In a triumph of PR right up there with suggesting that Intel executives ever badgered Microsoft executives into doing anything, IBM this week introduced a new generation of mainframe computers. The IBM System z10 is smaller, faster, cooler, has more memory, more storage — more of everything in fact — and all that is crammed into less of everything than was the case with the z9 machine it replaces. Touted as more of a super-duper virtualization server than traditional big iron, the only problem with the z10 is that every bit of its superior performance can be easily attributed to Moore’s Law. The darned thing actually should be faster than it is. There’s a mainframe revolution going on all right, but it’s not at IBM. The real mainframe revolt is taking place inside your generic Linux box, as well as at an outfit called Azul Systems.
I’m perfectly happy for IBM to introduce a great new mainframe computer. It’s just that the 85 percent faster, 85 percent smaller and a little bit cheaper z10 is coming three years after the z9, and Moore’s Law says sister machines that far apart ought to be 200 percent faster, not 85 percent — a fact that IBM managed to ignore while touting the new machine’s unsubstantiated equivalence to 1,500 Intel single-processor servers.

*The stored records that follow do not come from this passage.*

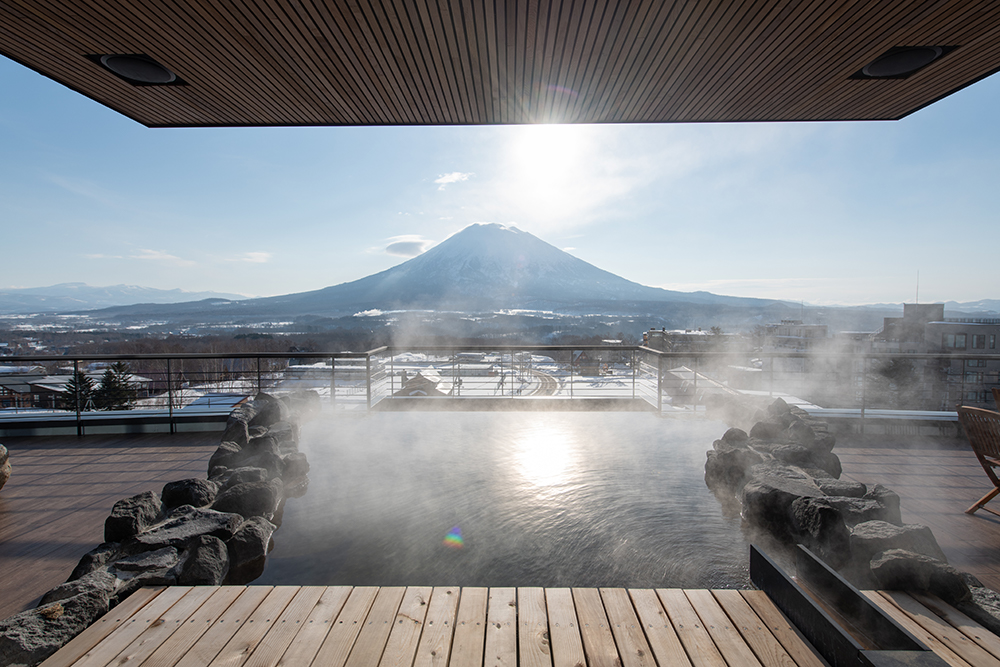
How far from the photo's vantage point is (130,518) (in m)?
2.09

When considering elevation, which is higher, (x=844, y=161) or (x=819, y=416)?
(x=844, y=161)

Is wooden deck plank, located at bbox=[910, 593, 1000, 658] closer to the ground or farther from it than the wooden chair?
closer to the ground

Where were the hard questions? Did anyone do the math? The tricked-out z10 that’s the supposed equivalent of 1,500 beige boxes costs close to $20 million, which works out to $13,333 per beige box — hardly a cost savings. Even taking into account the data center space savings, power savings, and possibly (far from guaranteed) savings on administration, the z10 really isn’t much of a deal unless you use it for one thing and one thing only — replacing a z9.
So the newfangled mainframe is really just an oldfangled mainframe after all, which I am sure is comforting for folks who like to buy oldfangled mainframes.
But those sketchily described IBM benchmarks are, themselves, dubious. IBM never fully explains its own benchmarks nor does it even allow others to benchmark IBM mainframe computers. So nobody really knows how fast the z10 is or how many Intel boxes it can replace if those boxes are actually DOING something.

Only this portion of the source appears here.